When we talk about hardware support contracts with the manufacturer we are being very serious. When we were planning our infrastructure we decided to do something unusual in the server hosting business; we decided to purchase hardware support contracts for all of our hardware to give us 4 hour on site responses by the manufacturer.
It adds some cost so why did we do this? Our customers depend on us. They provide a service to their customers (be they internal or external) and their reputations and ability to continue operating depend on our ability to provide a reliable service. We don’t cut corners. If our infrastructure fails then your customer isn’t going to accept a story like “well, the replacement will be here tomorrow”! We don’t buy support on a couple of bits here and there and avoid the critical components. And we also build in fault tolerance.

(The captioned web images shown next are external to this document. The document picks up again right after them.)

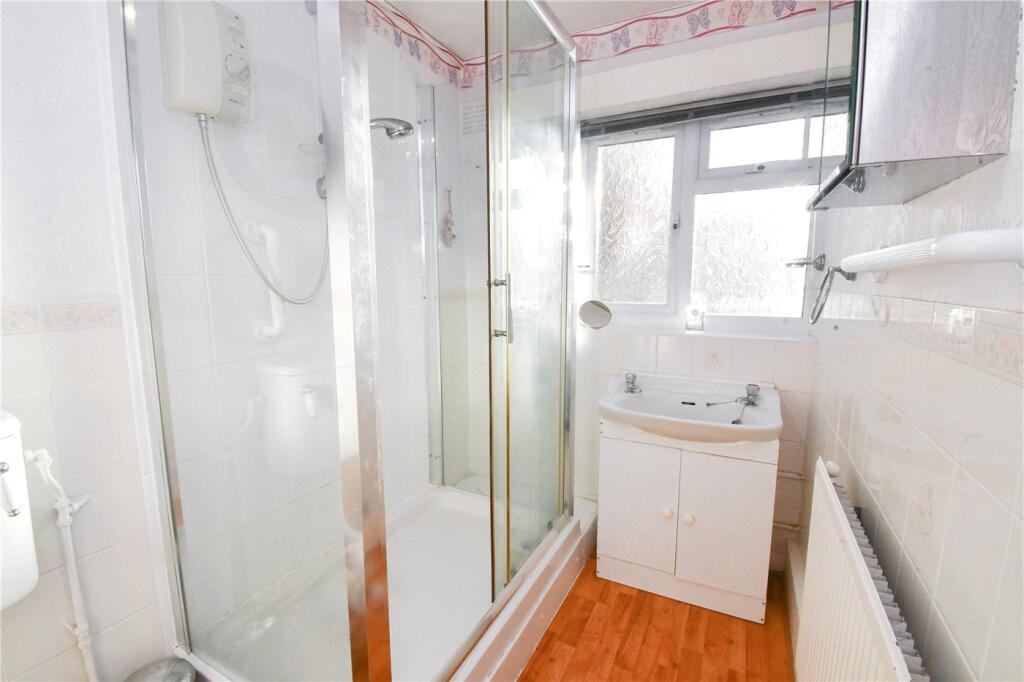 Additional image 8 of Government Road, Hoylake, Wirral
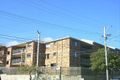 Property photo of 7/2 Kirkland Avenue Coorparoo QLD 4151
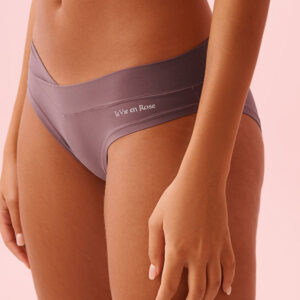 Perfect Fit Bikini Brief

Our HP EVA SAN (storage area network) is the heart of the C Infinity private cloud. It’s where all of the data is stored. We use dual path fibre channel HBA’s in the servers, dual switches and dual controllers. The HP blade server chassis has fault tolerant fibre channel and network Interconnects too. The disks have RAID and there’s a hot spare disk. If something does go wrong we “keep on truckin’” and things stay operational at 100% capacity and performance.
I was working late one night last week when I saw an alert on the SAN. After a quick look I saw a disk had failed. Normally RAID would start up with potentially some loss in write performance. However, the disk group had activated the hot spare disk so everything stayed operating at 100%. I immediately logged a call on the HP website. Start the stop watch:
- 20 minutes later the HP support desk rang me to arrange the engineer visit. I arranged escorted access for the visiting engineer to access the required rack.
- In less than an hour DHL had brought a replacement disk to the data centre.
- At exactly 2 hours after I opened the call the visiting engineer called me from the rack. He confirmed with me the disk to replace.
- At 2 hours and 2 minutes, I had added the replacement disk into the disk group and the SAN had started to spread the data back onto it.
So what was the end result for our customers in the private cloud? They didn’t notice anything. There was no drop in performance. There was certainly no data loss. Thanks to our concentration on doing things the right way our customers got the very best from our architecture and HP support.